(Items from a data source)
__________________________________________________

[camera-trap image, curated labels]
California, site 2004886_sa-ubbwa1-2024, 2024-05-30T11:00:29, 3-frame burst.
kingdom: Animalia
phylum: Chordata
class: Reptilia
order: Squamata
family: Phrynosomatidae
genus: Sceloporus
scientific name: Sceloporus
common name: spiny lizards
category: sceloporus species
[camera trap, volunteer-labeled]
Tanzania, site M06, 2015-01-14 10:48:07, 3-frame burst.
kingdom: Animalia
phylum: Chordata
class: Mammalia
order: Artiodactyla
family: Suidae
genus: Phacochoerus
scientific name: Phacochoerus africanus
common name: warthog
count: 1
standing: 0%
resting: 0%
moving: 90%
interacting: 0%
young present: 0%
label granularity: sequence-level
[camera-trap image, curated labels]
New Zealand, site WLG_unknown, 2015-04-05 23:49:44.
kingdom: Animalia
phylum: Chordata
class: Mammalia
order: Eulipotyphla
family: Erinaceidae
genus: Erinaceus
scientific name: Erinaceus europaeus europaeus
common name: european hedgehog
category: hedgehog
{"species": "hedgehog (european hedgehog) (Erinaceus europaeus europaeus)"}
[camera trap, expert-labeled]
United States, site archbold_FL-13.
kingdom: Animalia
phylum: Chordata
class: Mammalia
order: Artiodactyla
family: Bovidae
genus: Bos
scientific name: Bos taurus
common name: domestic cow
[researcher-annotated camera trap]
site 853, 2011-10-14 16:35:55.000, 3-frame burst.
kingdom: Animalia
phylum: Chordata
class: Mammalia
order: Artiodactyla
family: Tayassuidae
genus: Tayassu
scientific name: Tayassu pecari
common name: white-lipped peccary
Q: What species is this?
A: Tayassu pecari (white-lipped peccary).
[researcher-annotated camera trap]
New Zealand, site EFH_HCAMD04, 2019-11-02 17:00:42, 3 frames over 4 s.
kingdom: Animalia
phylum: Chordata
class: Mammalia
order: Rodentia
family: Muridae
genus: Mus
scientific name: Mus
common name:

__________________________________________________

- _Task to complete_: Filter the entries down to the lines containing "scientific". Copy each of those lines.

- _Exercise answer_:
scientific name: Sceloporus
scientific name: Phacochoerus africanus
scientific name: Erinaceus europaeus europaeus
scientific name: Bos taurus
scientific name: Tayassu pecari
scientific name: Mus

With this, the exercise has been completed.